Encouraging Your Partner To Take Health Serious
There was a point in time where my partner was into fitness more than I was and now it seems the roles have reversed. Most weekdays I can’t wait to get into the gym and get to work. I love every minute of it! I’m to the point where sometimes I look at what others are doing, and I either modify it or use exactly their form to help me stay in the best shape possible. Fitness has truly changed my life for the better and on days where I may feel mentally or physically exhausted from the goings and comings of that day, I know working out brings some form of clarity or peace to me. I just wish that I could get my honey to be my workout buddy. My fiancé is an owner-operator with his own trucking business and does mostly over the road driving and because of that, he is sitting down 95% of the time.
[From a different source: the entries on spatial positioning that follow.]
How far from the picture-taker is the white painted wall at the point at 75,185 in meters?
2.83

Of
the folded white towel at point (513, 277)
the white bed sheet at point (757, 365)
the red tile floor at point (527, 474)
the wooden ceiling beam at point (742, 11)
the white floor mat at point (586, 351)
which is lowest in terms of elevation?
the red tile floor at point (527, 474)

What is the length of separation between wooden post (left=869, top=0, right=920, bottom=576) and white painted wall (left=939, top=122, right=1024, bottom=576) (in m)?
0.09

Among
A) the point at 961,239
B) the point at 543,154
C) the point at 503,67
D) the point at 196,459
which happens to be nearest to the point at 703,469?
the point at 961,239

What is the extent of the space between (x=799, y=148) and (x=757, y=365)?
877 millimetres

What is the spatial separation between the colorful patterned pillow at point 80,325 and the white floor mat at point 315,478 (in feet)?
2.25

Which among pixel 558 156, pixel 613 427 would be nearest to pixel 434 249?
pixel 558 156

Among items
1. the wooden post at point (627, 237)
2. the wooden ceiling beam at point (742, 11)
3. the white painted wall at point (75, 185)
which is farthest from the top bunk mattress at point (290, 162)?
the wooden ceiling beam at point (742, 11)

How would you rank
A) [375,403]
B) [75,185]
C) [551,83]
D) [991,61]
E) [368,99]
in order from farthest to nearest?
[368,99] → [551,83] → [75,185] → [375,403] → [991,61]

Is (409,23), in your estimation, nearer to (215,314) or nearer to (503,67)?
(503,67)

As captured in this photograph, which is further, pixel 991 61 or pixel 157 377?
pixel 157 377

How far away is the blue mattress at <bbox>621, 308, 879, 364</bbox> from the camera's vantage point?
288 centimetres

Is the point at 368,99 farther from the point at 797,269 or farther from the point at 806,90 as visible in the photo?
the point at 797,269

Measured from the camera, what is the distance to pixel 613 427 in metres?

About a year ago I noticed that he was sleeping more than he should be throughout the days that he would be home. So I just asked him some simple questions about what he was eating while he was out there driving from state to state and all he could name were fast food places. Popeye’s was in the number one spot, along with sucking down cans of Mountain Dew and energy drinks. I asked him questions like why can’t he stop at a place where he can sit down and have a decent meal or why doesn’t he keep better foods in his truck and why is he not drinking water. His answers to those questions were, “I don’t have time to stop and eat,” “I hate water. It doesn’t have a taste,” and “I need a refrigerator in my truck.” For me these things were fixable. So I told him that if he would go and buy a refrigerator for his truck that I would prepare his lunch & dinner meals for him and that would alleviate him having to try and find a place to sit down and eat. I would then go with him to purchase groceries such as fruits, veggies, water, and things that he actually liked (He’s an extremely picky eater) that he could snack on in between breakfast and lunch; then lunch and dinner. He would also call me or send me a picture of what he was eating if he didn’t want to eat a prepared meal.
A little over two weeks had passed and I could tell his moods were better; His sleep patterns became more consistent and regulatory. He had more energy to spend with us doing activities, and we also saw a change in his weight. He realized all of my nagging about watching what you eat and drink was not in vain. I told him, “Take it from someone who had to do a complete 360 on her health and do things that I didn’t want to do and eat things I’ve never considered eating, it’s worth it.” Now that we’ve overcome that obstacle, getting him to come with me to the gym is an experience all on its own. Changing your eating habits is only one of the steps of taking your health seriously. I think because I talk about the gym so much and how I really like going and how it makes me feel physically, mentally and emotionally, it’s starting to rub off on him. Plus, our wedding is coming up next year and I know he doesn’t want to feel uncomfortable in his tuxedo, so with each day that passes by I drop hints to him that he needs to hit up the gym with me.
If you have a partner that is really not taking their health seriously, you never want to keep feeding the beast. You have to be able to express to them that you want to see them do better and feel better about their life. You have to make it known to them that you want to see them fulfill all of their greatest dreams and desires and apart of that is being healthy. You can never really accomplish much in your days if you are sluggish and tired all of the time. Find ways to get your partner to do active things with you that are not necessarily “gym” things. Going for a walk to your local market, (if it’s close) instead of driving, rollerblading in your neighborhood, bike riding, swimming; rock climbing. There are endless activities you can do with your partner that will get their blood flowing and get them out of that sedentary mindset. Sometimes you have to be action-oriented for your partner to see that you mean business.